一般社団法人新経済連盟(代表理事・三木谷浩史氏)は18日、2026年5月に施行される改正医薬品医療機器法(薬機法)に関するアンケート調査の結果を発表した。風邪薬などの「濫用等のおそれのある医薬品」に対し、ビデオ通話による本人確認などが義務付けられる新規制を受け、ネット販売を行う事業者の約半数が取り扱いの中止や縮小を検討していることが分かった。過疎地の住民や外出困難な消費者にとって、医薬品へのアクセスが大幅に制限される懸念が浮上している。
調査は昨年10月から11月にかけて、楽天市場に出店する医薬品販売事業者を対象に実施された。改正法では、18歳以上の顧客が大容量製品や複数個の購入を希望する場合、薬剤師らによるビデオ通話での確認が必須となる。
しかし、調査に応じた事業者のうち、ビデオ通話販売を「予定している」と回答したのはわずか**6.8%**に留まった。導入を見送る理由(複数回答)としては、以下の点が上位を占めた。
システムの導入困難(76.1%)
販売フローの複雑化(58.7%)
コストが売上に見合わない(56.5%)
小容量1個の販売についても、約4割の事業者が縮小の可能性を示唆しており、ネット通販における市販薬のラインナップが激減する恐れがある。

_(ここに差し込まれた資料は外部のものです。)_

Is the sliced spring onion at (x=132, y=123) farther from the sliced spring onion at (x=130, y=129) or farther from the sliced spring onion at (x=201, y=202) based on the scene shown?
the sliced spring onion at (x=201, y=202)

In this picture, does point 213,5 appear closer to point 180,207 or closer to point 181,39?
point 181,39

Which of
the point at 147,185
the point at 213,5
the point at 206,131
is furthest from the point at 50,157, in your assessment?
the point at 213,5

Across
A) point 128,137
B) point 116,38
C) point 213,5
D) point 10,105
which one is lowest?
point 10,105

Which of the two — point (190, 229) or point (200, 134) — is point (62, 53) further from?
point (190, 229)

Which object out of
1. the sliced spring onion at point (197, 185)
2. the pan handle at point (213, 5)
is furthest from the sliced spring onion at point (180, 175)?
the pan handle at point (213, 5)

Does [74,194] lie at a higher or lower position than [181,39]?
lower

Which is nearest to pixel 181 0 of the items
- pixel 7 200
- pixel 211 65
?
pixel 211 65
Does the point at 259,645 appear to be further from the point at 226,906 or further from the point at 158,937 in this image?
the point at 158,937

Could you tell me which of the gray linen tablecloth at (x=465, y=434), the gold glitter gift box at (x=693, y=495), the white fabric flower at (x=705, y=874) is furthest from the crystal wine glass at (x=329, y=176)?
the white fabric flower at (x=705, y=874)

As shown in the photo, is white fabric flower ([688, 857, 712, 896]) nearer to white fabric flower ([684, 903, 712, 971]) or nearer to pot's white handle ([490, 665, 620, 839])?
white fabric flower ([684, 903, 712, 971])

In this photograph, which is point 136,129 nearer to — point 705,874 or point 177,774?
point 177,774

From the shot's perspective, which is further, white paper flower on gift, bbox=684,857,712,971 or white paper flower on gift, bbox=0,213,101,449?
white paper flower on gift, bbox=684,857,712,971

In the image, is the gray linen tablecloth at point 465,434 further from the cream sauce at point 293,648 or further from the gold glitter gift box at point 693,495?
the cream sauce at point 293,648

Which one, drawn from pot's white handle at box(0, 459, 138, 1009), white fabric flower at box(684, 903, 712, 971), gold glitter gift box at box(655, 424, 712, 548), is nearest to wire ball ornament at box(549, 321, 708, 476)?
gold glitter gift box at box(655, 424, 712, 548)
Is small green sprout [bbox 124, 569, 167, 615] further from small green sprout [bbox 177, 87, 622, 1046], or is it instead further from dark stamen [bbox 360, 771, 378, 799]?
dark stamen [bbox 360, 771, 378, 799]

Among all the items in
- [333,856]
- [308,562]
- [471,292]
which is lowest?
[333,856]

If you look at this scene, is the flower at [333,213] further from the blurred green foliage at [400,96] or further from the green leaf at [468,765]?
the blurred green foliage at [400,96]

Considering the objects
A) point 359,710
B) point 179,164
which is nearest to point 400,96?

新経済連盟は、今回の規制が「顔を合わせる」という形式に固執しすぎていると指摘する。デジタル技術を活用すれば、個人情報と紐づいた購入履歴の管理などで濫用防止は可能だというのが連盟側の主張だ。
提言では、テキストベースのコミュニケーション管理を正規の手法として認めるなど、実効性と利便性を両立させた「合理的判断」を政府に強く求めている。
特に影響が懸念されるのは、近くに希望の銘柄を扱う店舗がない地方居住者や、体調不良で外出できない層だ。常備薬として家族の分をまとめて購入することも困難になる見通しで、セルフメディケーションの推進に逆行しかねない状況となっている。
連盟は今後、政府に対し、施行後の影響分析や「顔を合わせること」以外の代替案の採用を働きかけていく方針だ。